◆ Exercise aim ◆
Your task is to transcribe the entries exactly.

◆ Dataset content ◆

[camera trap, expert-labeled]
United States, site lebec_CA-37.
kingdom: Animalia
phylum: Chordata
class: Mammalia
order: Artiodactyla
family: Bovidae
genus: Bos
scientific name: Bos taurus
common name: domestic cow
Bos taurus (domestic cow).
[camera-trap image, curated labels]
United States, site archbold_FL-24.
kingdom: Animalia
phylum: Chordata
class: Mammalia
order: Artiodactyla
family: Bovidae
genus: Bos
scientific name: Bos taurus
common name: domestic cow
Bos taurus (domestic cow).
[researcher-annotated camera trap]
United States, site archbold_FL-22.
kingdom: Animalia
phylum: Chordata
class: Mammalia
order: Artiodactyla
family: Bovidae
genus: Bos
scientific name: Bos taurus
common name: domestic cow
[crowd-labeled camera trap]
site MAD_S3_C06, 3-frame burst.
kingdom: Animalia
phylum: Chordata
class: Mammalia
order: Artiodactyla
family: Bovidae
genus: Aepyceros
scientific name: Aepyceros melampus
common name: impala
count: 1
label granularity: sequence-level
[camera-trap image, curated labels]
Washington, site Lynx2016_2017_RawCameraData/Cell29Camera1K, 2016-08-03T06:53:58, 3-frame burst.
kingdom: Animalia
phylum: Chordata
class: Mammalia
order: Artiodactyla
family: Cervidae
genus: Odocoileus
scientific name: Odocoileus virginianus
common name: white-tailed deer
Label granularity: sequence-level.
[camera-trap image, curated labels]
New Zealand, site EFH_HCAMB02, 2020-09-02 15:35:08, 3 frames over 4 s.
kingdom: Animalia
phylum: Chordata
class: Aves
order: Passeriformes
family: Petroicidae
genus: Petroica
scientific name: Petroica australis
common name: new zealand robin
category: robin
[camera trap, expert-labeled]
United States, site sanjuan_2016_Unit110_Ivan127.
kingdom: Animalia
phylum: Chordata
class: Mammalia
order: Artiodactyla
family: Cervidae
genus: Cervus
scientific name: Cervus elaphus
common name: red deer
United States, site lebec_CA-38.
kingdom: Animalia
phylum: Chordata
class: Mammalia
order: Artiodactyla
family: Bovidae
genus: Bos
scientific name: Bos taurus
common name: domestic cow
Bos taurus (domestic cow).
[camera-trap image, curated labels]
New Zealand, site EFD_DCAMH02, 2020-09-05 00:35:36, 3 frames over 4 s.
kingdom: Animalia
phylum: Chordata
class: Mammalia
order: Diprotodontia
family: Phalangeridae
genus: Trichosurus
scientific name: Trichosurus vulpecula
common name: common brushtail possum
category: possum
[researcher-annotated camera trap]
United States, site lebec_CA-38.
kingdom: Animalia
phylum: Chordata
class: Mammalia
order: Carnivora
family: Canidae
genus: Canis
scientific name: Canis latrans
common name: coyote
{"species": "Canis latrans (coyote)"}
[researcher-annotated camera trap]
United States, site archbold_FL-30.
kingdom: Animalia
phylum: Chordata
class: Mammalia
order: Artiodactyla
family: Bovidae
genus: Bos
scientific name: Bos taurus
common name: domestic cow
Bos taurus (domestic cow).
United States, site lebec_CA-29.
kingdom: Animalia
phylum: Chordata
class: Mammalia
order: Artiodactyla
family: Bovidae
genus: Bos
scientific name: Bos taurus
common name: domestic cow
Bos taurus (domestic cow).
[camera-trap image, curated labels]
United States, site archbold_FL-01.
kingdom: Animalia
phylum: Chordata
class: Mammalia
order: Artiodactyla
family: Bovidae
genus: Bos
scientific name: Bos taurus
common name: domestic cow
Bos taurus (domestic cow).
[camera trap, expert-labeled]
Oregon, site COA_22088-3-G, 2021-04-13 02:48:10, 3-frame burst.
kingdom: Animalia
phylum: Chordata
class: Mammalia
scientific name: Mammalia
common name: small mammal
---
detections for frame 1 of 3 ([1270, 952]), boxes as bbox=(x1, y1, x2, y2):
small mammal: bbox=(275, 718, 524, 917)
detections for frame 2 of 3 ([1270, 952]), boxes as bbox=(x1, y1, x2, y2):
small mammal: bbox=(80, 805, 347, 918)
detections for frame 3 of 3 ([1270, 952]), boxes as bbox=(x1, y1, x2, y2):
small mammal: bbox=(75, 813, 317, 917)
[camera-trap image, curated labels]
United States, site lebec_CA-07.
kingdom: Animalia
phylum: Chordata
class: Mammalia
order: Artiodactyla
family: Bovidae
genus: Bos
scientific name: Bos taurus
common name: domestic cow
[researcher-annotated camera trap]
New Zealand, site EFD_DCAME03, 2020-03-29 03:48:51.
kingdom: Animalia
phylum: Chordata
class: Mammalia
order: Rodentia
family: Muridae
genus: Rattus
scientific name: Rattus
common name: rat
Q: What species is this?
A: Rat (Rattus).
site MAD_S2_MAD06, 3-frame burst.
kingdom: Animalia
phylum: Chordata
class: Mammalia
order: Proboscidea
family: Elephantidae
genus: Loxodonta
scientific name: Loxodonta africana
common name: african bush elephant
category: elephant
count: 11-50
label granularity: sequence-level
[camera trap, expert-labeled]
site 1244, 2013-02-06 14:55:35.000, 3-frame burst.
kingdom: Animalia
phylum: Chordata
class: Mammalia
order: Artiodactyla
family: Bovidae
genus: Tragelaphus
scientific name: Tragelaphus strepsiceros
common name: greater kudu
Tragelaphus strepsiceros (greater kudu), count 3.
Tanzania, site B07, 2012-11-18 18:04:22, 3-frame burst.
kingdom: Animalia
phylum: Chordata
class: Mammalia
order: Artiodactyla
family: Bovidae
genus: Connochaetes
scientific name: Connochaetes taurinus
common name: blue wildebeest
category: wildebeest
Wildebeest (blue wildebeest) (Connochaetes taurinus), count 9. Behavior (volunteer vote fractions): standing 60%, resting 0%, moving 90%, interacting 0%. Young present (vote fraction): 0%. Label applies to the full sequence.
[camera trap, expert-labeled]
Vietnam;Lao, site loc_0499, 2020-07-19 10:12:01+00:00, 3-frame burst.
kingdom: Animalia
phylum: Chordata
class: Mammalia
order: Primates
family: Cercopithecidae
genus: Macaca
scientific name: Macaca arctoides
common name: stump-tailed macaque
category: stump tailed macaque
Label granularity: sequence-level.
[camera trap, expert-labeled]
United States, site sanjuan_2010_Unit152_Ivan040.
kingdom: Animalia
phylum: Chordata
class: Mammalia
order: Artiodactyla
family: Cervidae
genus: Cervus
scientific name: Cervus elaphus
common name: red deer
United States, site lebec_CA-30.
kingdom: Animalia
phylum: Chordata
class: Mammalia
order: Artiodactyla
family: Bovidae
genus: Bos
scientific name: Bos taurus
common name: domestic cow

◆ Result of the task ◆
[camera trap, expert-labeled]
United States, site lebec_CA-37.
kingdom: Animalia
phylum: Chordata
class: Mammalia
order: Artiodactyla
family: Bovidae
genus: Bos
scientific name: Bos taurus
common name: domestic cow
Bos taurus (domestic cow).
[camera-trap image, curated labels]
United States, site archbold_FL-24.
kingdom: Animalia
phylum: Chordata
class: Mammalia
order: Artiodactyla
family: Bovidae
genus: Bos
scientific name: Bos taurus
common name: domestic cow
Bos taurus (domestic cow).
[researcher-annotated camera trap]
United States, site archbold_FL-22.
kingdom: Animalia
phylum: Chordata
class: Mammalia
order: Artiodactyla
family: Bovidae
genus: Bos
scientific name: Bos taurus
common name: domestic cow
[crowd-labeled camera trap]
site MAD_S3_C06, 3-frame burst.
kingdom: Animalia
phylum: Chordata
class: Mammalia
order: Artiodactyla
family: Bovidae
genus: Aepyceros
scientific name: Aepyceros melampus
common name: impala
count: 1
label granularity: sequence-level
[camera-trap image, curated labels]
Washington, site Lynx2016_2017_RawCameraData/Cell29Camera1K, 2016-08-03T06:53:58, 3-frame burst.
kingdom: Animalia
phylum: Chordata
class: Mammalia
order: Artiodactyla
family: Cervidae
genus: Odocoileus
scientific name: Odocoileus virginianus
common name: white-tailed deer
Label granularity: sequence-level.
[camera-trap image, curated labels]
New Zealand, site EFH_HCAMB02, 2020-09-02 15:35:08, 3 frames over 4 s.
kingdom: Animalia
phylum: Chordata
class: Aves
order: Passeriformes
family: Petroicidae
genus: Petroica
scientific name: Petroica australis
common name: new zealand robin
category: robin
[camera trap, expert-labeled]
United States, site sanjuan_2016_Unit110_Ivan127.
kingdom: Animalia
phylum: Chordata
class: Mammalia
order: Artiodactyla
family: Cervidae
genus: Cervus
scientific name: Cervus elaphus
common name: red deer
United States, site lebec_CA-38.
kingdom: Animalia
phylum: Chordata
class: Mammalia
order: Artiodactyla
family: Bovidae
genus: Bos
scientific name: Bos taurus
common name: domestic cow
Bos taurus (domestic cow).
[camera-trap image, curated labels]
New Zealand, site EFD_DCAMH02, 2020-09-05 00:35:36, 3 frames over 4 s.
kingdom: Animalia
phylum: Chordata
class: Mammalia
order: Diprotodontia
family: Phalangeridae
genus: Trichosurus
scientific name: Trichosurus vulpecula
common name: common brushtail possum
category: possum
[researcher-annotated camera trap]
United States, site lebec_CA-38.
kingdom: Animalia
phylum: Chordata
class: Mammalia
order: Carnivora
family: Canidae
genus: Canis
scientific name: Canis latrans
common name: coyote
{"species": "Canis latrans (coyote)"}
[researcher-annotated camera trap]
United States, site archbold_FL-30.
kingdom: Animalia
phylum: Chordata
class: Mammalia
order: Artiodactyla
family: Bovidae
genus: Bos
scientific name: Bos taurus
common name: domestic cow
Bos taurus (domestic cow).
United States, site lebec_CA-29.
kingdom: Animalia
phylum: Chordata
class: Mammalia
order: Artiodactyla
family: Bovidae
genus: Bos
scientific name: Bos taurus
common name: domestic cow
Bos taurus (domestic cow).
[camera-trap image, curated labels]
United States, site archbold_FL-01.
kingdom: Animalia
phylum: Chordata
class: Mammalia
order: Artiodactyla
family: Bovidae
genus: Bos
scientific name: Bos taurus
common name: domestic cow
Bos taurus (domestic cow).
[camera trap, expert-labeled]
Oregon, site COA_22088-3-G, 2021-04-13 02:48:10, 3-frame burst.
kingdom: Animalia
phylum: Chordata
class: Mammalia
scientific name: Mammalia
common name: small mammal
---
detections for frame 1 of 3 ([1270, 952]), boxes as bbox=(x1, y1, x2, y2):
small mammal: bbox=(275, 718, 524, 917)
detections for frame 2 of 3 ([1270, 952]), boxes as bbox=(x1, y1, x2, y2):
small mammal: bbox=(80, 805, 347, 918)
detections for frame 3 of 3 ([1270, 952]), boxes as bbox=(x1, y1, x2, y2):
small mammal: bbox=(75, 813, 317, 917)
[camera-trap image, curated labels]
United States, site lebec_CA-07.
kingdom: Animalia
phylum: Chordata
class: Mammalia
order: Artiodactyla
family: Bovidae
genus: Bos
scientific name: Bos taurus
common name: domestic cow
[researcher-annotated camera trap]
New Zealand, site EFD_DCAME03, 2020-03-29 03:48:51.
kingdom: Animalia
phylum: Chordata
class: Mammalia
order: Rodentia
family: Muridae
genus: Rattus
scientific name: Rattus
common name: rat
Q: What species is this?
A: Rat (Rattus).
site MAD_S2_MAD06, 3-frame burst.
kingdom: Animalia
phylum: Chordata
class: Mammalia
order: Proboscidea
family: Elephantidae
genus: Loxodonta
scientific name: Loxodonta africana
common name: african bush elephant
category: elephant
count: 11-50
label granularity: sequence-level
[camera trap, expert-labeled]
site 1244, 2013-02-06 14:55:35.000, 3-frame burst.
kingdom: Animalia
phylum: Chordata
class: Mammalia
order: Artiodactyla
family: Bovidae
genus: Tragelaphus
scientific name: Tragelaphus strepsiceros
common name: greater kudu
Tragelaphus strepsiceros (greater kudu), count 3.
Tanzania, site B07, 2012-11-18 18:04:22, 3-frame burst.
kingdom: Animalia
phylum: Chordata
class: Mammalia
order: Artiodactyla
family: Bovidae
genus: Connochaetes
scientific name: Connochaetes taurinus
common name: blue wildebeest
category: wildebeest
Wildebeest (blue wildebeest) (Connochaetes taurinus), count 9. Behavior (volunteer vote fractions): standing 60%, resting 0%, moving 90%, interacting 0%. Young present (vote fraction): 0%. Label applies to the full sequence.
[camera trap, expert-labeled]
Vietnam;Lao, site loc_0499, 2020-07-19 10:12:01+00:00, 3-frame burst.
kingdom: Animalia
phylum: Chordata
class: Mammalia
order: Primates
family: Cercopithecidae
genus: Macaca
scientific name: Macaca arctoides
common name: stump-tailed macaque
category: stump tailed macaque
Label granularity: sequence-level.
[camera trap, expert-labeled]
United States, site sanjuan_2010_Unit152_Ivan040.
kingdom: Animalia
phylum: Chordata
class: Mammalia
order: Artiodactyla
family: Cervidae
genus: Cervus
scientific name: Cervus elaphus
common name: red deer
United States, site lebec_CA-30.
kingdom: Animalia
phylum: Chordata
class: Mammalia
order: Artiodactyla
family: Bovidae
genus: Bos
scientific name: Bos taurus
common name: domestic cow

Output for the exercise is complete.